The EU’s AI Act Creates Regulatory Complexity for Open-Source AI

March 4, 2024

After years of negotiations, EU policymakers have finally arrived at an agreement on the Artificial Intelligence Act (AI Act), a new European law to regulate this emerging technology. One point of debate until the final hours was how the EU should address open-source AI—AI models that developers make freely available to the public. EU policymakers were particularly concerned about the impact of the AI Act on open-source because many of Europe’s more successful AI startups have released open-source models. While the final text of the AI Act excludes open-source AI from some obligations, these exclusions only apply under certain limited conditions. Combined with the law’s broad scope, the AI Act will significantly impact the development and use of open-source AI in the EU.

The AI Act creates a comprehensive set of rules for providers, deployers, importers, distributors, and product manufacturers of AI systems. The law groups AI systems into four categories: unacceptable risk (e.g., AI systems used for remote real-time biometric identification, subliminal manipulation of individuals, and social scoring), high risk (e.g., AI systems used in essential services like banking, insurance, employment, education, migration, law enforcement, and elections), limited risk (e.g., AI systems intended to interact directly with individuals), and minimal risk (i.e., everything else). The law bans AI systems with unaccepted risk; requires high-risk AI systems to follow certain rules, including related to data governance, technical documentation, risk monitoring, and impact assessments; and establishes transparency requirements for limited-risk AI systems. Finally, the AI Act creates additional transparency and accountability rules for general-purpose AI (GPAI) models, also known as foundation models.

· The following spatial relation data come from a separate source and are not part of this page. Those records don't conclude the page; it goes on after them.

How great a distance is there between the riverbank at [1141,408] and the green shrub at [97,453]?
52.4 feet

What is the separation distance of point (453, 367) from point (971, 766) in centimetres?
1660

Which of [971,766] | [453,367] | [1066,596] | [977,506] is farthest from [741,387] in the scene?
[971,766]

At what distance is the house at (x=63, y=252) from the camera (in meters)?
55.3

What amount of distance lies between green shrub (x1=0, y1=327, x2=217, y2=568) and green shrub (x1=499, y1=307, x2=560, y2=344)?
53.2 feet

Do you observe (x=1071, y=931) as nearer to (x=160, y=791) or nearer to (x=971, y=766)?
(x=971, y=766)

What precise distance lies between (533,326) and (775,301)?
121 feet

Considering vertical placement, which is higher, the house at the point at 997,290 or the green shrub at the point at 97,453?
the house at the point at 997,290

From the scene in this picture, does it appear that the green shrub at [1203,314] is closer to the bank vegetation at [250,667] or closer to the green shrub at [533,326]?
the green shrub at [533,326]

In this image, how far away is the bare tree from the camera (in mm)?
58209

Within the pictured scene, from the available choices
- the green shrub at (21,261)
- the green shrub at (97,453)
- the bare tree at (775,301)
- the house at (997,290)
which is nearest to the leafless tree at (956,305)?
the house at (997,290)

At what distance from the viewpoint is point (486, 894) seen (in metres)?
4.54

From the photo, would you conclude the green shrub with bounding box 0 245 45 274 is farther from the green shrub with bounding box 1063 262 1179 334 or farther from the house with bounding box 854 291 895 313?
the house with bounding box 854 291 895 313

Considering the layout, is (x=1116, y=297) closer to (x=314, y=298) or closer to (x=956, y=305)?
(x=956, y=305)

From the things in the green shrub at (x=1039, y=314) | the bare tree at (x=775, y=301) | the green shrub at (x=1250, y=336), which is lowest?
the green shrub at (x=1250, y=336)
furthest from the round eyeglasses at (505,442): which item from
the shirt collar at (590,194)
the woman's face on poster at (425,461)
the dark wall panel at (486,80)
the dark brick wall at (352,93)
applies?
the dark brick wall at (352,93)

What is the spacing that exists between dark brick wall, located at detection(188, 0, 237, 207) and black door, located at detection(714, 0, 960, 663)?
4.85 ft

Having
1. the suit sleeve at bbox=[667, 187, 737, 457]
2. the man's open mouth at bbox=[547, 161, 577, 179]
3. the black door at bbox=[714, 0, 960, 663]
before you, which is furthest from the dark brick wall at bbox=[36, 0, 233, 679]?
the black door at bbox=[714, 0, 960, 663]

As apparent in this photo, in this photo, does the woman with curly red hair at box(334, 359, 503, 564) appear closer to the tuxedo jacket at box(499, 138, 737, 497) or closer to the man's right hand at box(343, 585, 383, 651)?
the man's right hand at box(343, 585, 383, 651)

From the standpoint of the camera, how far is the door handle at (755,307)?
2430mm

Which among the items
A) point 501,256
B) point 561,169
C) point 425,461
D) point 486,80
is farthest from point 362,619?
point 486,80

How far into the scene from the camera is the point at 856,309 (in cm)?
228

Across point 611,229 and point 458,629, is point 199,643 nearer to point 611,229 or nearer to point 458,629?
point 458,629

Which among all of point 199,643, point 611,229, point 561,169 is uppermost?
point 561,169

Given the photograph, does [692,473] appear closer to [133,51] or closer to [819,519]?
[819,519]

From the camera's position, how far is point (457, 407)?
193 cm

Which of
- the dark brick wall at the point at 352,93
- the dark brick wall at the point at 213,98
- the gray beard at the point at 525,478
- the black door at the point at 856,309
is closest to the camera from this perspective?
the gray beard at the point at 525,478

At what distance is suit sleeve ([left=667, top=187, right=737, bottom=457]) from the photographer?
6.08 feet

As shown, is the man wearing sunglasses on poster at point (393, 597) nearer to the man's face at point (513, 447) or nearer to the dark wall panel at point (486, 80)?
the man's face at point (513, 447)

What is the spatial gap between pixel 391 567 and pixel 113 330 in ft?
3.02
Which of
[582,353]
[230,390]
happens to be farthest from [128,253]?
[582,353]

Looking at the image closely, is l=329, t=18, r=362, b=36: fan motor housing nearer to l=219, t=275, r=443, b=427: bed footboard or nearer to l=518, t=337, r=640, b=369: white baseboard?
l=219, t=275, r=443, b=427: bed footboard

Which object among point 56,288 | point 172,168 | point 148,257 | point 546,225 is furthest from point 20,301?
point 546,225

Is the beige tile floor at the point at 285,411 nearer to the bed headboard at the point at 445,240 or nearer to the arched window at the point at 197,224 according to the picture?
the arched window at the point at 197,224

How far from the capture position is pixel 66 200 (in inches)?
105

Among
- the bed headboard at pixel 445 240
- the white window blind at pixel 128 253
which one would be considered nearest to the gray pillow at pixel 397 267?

Open-source AI provides an important pathway for innovation since anyone can freely use and modify the code and data for research and commercial purposes. Developers can contribute to an open-source project or create their own based on an existing project. By sharing code and data, this collaborative process accelerates development, cuts costs, and democratizes access to AI technology. For example, developers can fine-tune open-source AI models for specific applications thereby facilitating adoption. Open-source AI not only enables research and development on more capable AI models, but also progress on other metrics such as explainability, bias, safety, and efficiency.

The AI Act has some unique rules for open-source AI. The law makes no exceptions for open-source AI systems when it comes to the bans on AI with unacceptable risk and restrictions on high-risk AI systems. For other non-GPAI systems, the AI Act does not apply to third parties making open-source AI products publicly available. However, this exemption only applies if they are not monetizing their products. As a result, any company that attempts to monetize its open-source AI products, such as by offering paid technical support for the open-source model or using targeted ads to cover costs, would not be able to make use of this exemption. The law also states that open-source developers “should be encouraged to implement widely adopted documentation practices, such as model cards and data sheets” but provides no detail on what this encouragement should look like in practice.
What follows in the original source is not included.